The U.N. postal agency opened its Extraordinary Congress with a vote to reject the Trump administration's demand that it overhaul international delivery rates.

GENEVA (AN) — The U.N. postal agency opened the third Extraordinary Congress in its nearly 145-year history on Tuesday with a vote to reject a demand by U.S. President Donald Trump's administration that it overhaul international delivery rates.

The 78-57 vote to reject "Option B," with 9 nations abstaining, came on the first day of the Universal Postal Union's three-day Congress. Others among the approximately 150 countries represented did not participate in the secret ballot, according to a statement from UPU.

The Extraordinary Congress in Geneva, which runs through Thursday, was called largely to focus on what to do in the face of the Trump administration's threat last year to withdraw the United States from the treaty signed on October 9, 1874 that is the basis for the UPU, a Swiss-based international organization that coordinates mail activities among its 192 member nations and territories.

"We have come together here in Geneva to decide on one question, and one question only, the issue of remuneration rates," UPU's secretary-general, Bishar Hussein, said in opening the Congress.

"Before going further, let me say that over the years since the introduction of the remuneration system at our Universal Postal Congress in Tokyo in 1969, we have recognized the system is not fit-for-purpose, but could not be fixed overnight," he said. "It is, therefore, regrettable that the new rates could not come soon enough to prevent the necessity of holding this Congress."

The Trump administration complained that the inbound packages to the United States from China and other countries enjoy lower remuneration rates than what domestic shippers pay. The remuneration rates are the tariff or compensation paid by the “sending” country to the “receiving” country.

The UPU has said the system it uses to calculate remuneration rates is typically reviewed and improved during each quadrennial Congress. The next Congress is scheduled for August 2020, and the remuneration rates that are decided there will come into effect in January 2022.

U.S. departure in the balance

U.S. White House trade adviser Peter Navarro, head of the American delegation in Geneva this week, argued the international organization is not keeping up with 21st century realities of online commerce.

He said that when Trump "found out the United States is being forced to heavily subsidize the import of small parcels in a way that costs our Postal Service hundreds of millions of dollars a year and costs our economy tens of thousands of jobs, he called me into the Oval Office and simply said, 'Fix it.' "

For 11 months, Navarro said, he also has been "working with a top-level team preparing for a possible seamless exit" from UPU, which is headquartered in the Swiss capital Bern.

"America’s strong preference is for the measure known as Option B. With this option, all members of the UPU would be allowed to immediately self-declare rates," Navarro said in a speech. "While this option might cause some very short-term disruptions, it is the clearest, cleanest, fairest and quickest path to a reform that is long overdue."

However, Navarro conceded the Trump administration's "second acceptable path is the multi-speed option.

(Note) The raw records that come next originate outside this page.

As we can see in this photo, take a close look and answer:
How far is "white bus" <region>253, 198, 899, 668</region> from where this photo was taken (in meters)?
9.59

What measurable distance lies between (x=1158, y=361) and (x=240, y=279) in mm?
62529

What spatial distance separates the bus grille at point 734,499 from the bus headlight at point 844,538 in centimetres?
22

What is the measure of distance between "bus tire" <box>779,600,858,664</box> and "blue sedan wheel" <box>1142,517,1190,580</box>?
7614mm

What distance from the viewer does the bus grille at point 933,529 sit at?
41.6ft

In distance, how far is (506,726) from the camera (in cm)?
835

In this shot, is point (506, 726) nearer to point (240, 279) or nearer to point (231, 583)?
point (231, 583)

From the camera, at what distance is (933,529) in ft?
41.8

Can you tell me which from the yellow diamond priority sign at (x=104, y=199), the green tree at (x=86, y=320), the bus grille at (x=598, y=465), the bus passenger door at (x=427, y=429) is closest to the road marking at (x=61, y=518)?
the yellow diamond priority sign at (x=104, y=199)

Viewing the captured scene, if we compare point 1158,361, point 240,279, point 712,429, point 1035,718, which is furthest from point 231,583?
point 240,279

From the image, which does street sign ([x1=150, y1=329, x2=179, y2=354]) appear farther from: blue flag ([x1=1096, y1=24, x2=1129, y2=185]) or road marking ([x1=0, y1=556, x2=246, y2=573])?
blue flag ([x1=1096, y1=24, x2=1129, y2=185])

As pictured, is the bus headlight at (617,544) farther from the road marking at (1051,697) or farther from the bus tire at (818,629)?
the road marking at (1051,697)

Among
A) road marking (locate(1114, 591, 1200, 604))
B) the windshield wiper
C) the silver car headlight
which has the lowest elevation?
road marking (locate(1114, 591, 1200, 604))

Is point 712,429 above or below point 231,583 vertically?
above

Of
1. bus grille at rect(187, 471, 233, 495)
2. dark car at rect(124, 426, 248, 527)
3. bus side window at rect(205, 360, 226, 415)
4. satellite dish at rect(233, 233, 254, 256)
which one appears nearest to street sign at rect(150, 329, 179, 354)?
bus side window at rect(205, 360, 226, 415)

It would allow the United States to immediately self-declare rates while other countries would achieve that goal over a five-year period."

"The most important thing that I can tell you about this option is that it already represents a very significant compromise of the United States," he added. "The mission here today is to retool this system for the brave new world of e-commerce. As we say in America: You know what to do."

That second option was due to be voted on Wednesday. If that option is rejected, the Trump administration is almost certain to make good on its threat to exit from the UPU on October 17.

UPU is one of the two earliest international organizations that became United Nations-affiliated agencies in the late 1940s. It was created out of the 1874 Treaty of Bern that resulted from a Swiss-hosted international conference to regulate mail delivery among nations.

Hussein told a press conference that "the departure of any country, first of all, is undesirable because no country has ever left the Union since 1874. This is the first time we have had this situation."

He warned of serious disruptions to international mail and shipments if the United States were to leave UPU "because the traditional system will completely shut down according to our current rules."

Hussein, however, said he remained "very optimistic we are going to find a solution here. Countries have come up with different positions, but we have a solid track record. We have survived two world wars. And the universal postal union has always reinvented itself."